* Data supplied *
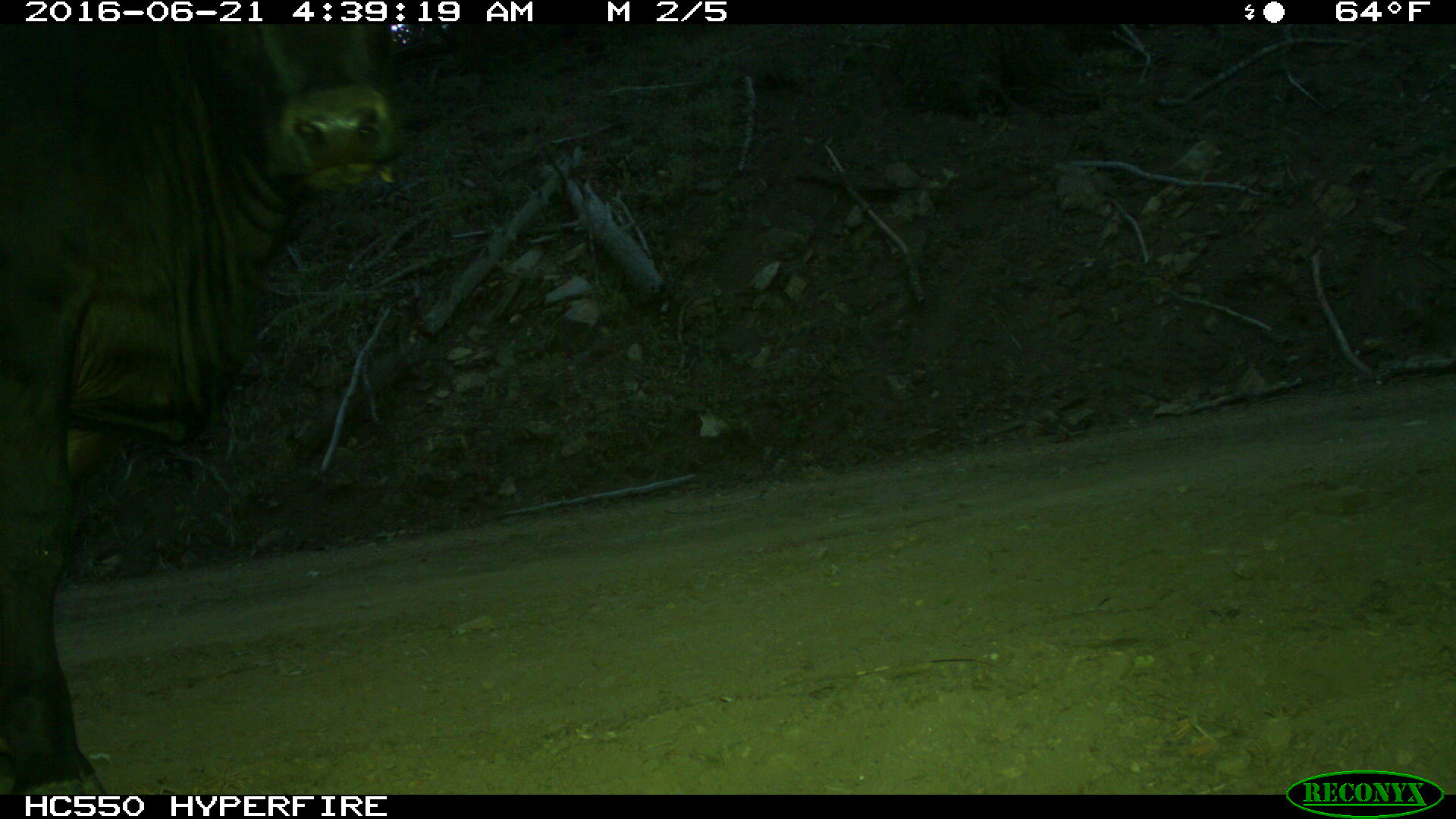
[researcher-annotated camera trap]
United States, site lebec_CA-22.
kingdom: Animalia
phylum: Chordata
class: Mammalia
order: Artiodactyla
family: Bovidae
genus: Bos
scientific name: Bos taurus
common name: domestic cow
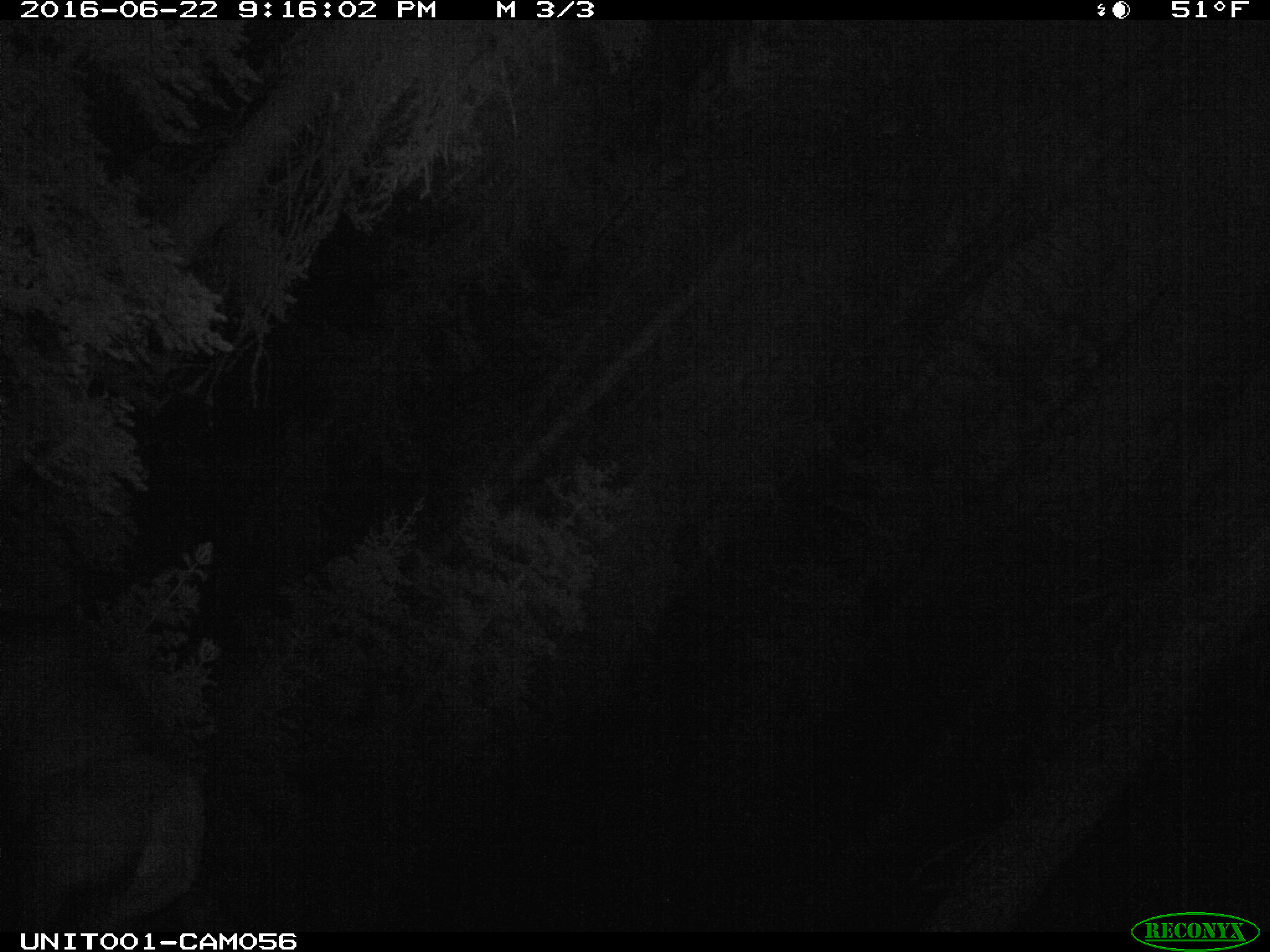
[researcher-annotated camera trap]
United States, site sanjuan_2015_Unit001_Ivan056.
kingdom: Animalia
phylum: Chordata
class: Mammalia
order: Artiodactyla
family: Cervidae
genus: Cervus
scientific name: Cervus elaphus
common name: red deer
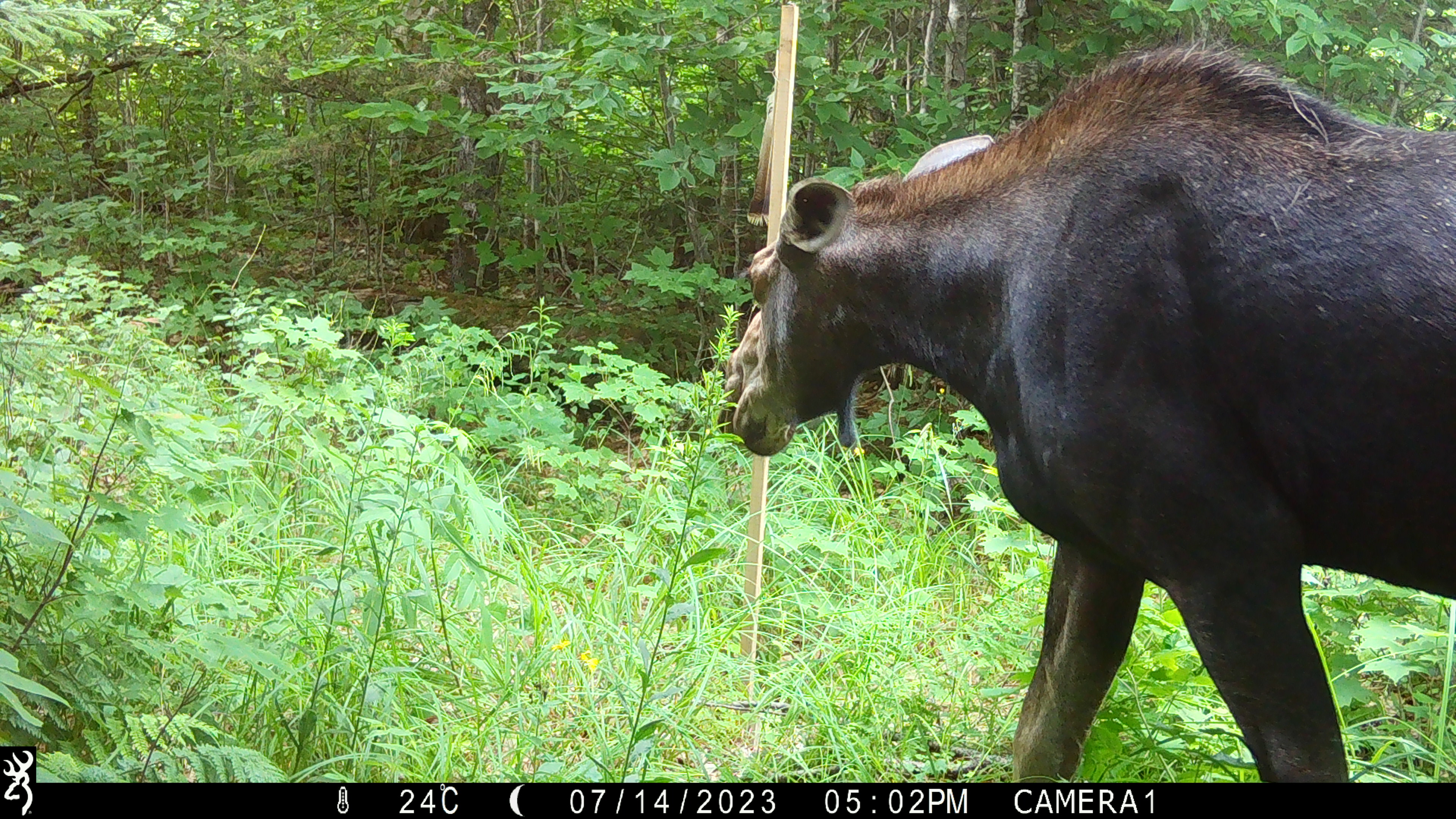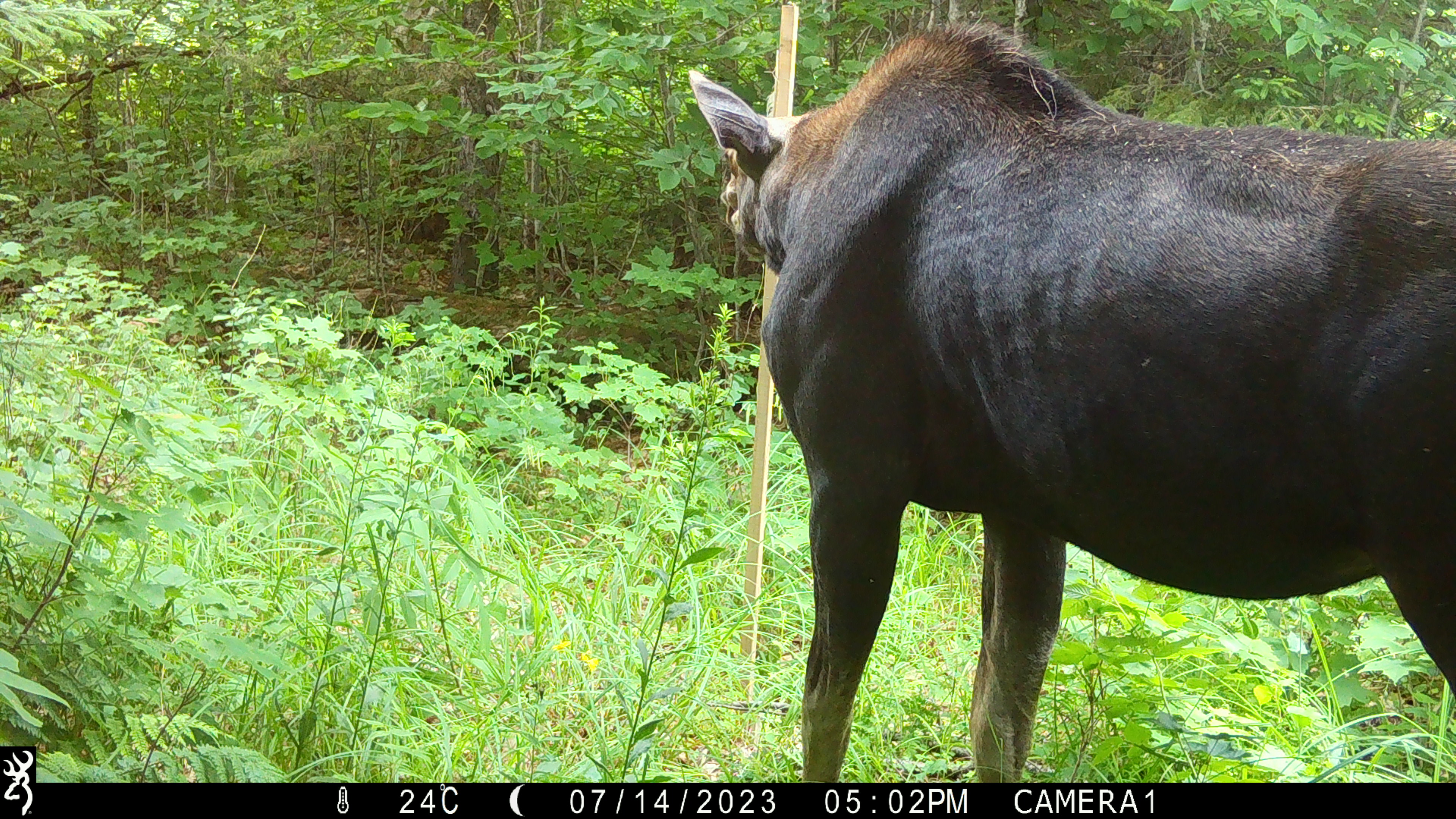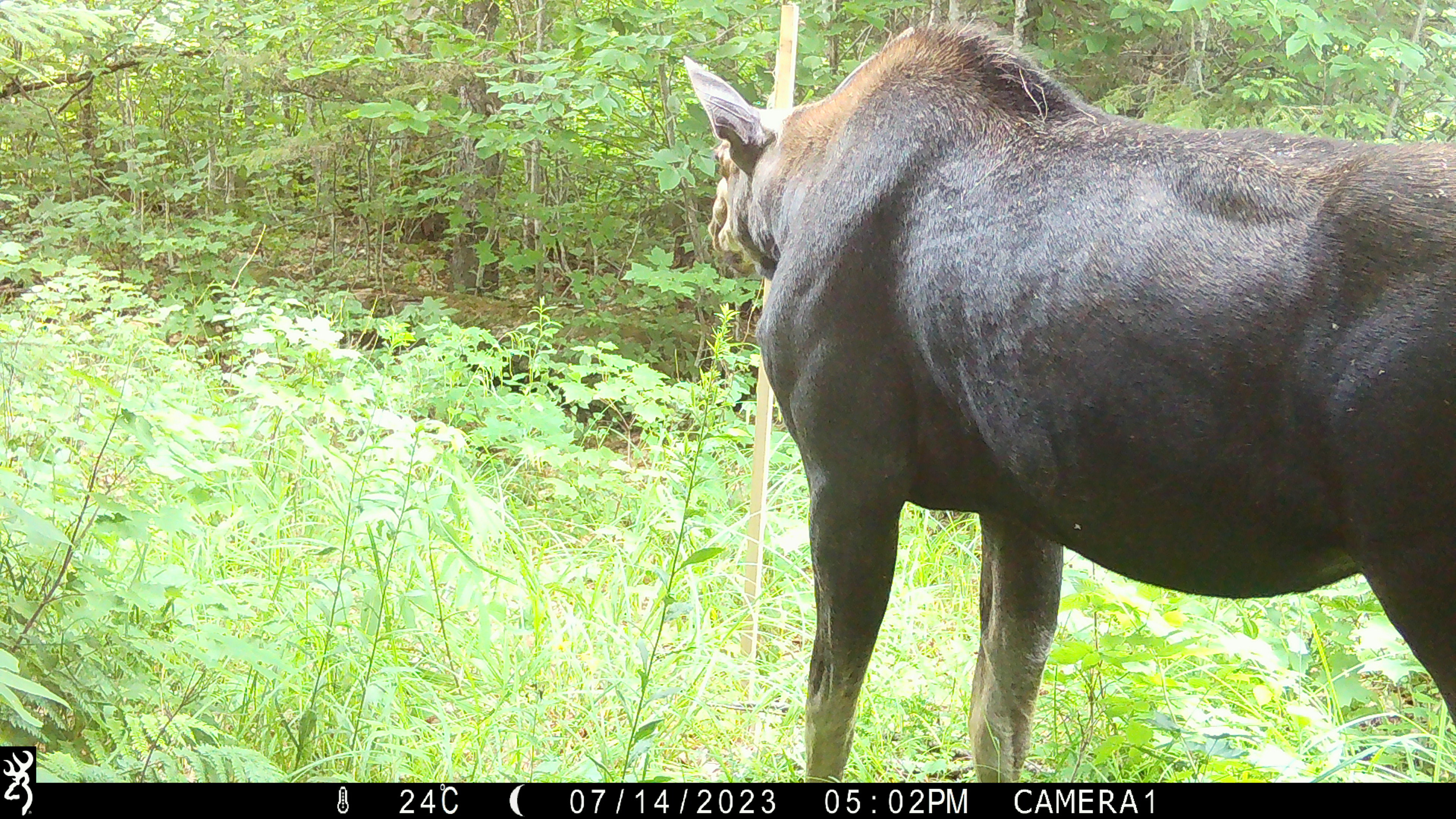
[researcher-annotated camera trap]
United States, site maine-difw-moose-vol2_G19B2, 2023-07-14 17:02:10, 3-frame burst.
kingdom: Animalia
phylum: Chordata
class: Mammalia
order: Artiodactyla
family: Cervidae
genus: Alces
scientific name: Alces alces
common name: moose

* Required work *
Before duplicating the entries above, strip out the pictures and keep the rest exact.

* Your response *
[researcher-annotated camera trap]
United States, site lebec_CA-22.
kingdom: Animalia
phylum: Chordata
class: Mammalia
order: Artiodactyla
family: Bovidae
genus: Bos
scientific name: Bos taurus
common name: domestic cow
[researcher-annotated camera trap]
United States, site sanjuan_2015_Unit001_Ivan056.
kingdom: Animalia
phylum: Chordata
class: Mammalia
order: Artiodactyla
family: Cervidae
genus: Cervus
scientific name: Cervus elaphus
common name: red deer
[researcher-annotated camera trap]
United States, site maine-difw-moose-vol2_G19B2, 2023-07-14 17:02:10, 3-frame burst.
kingdom: Animalia
phylum: Chordata
class: Mammalia
order: Artiodactyla
family: Cervidae
genus: Alces
scientific name: Alces alces
common name: moose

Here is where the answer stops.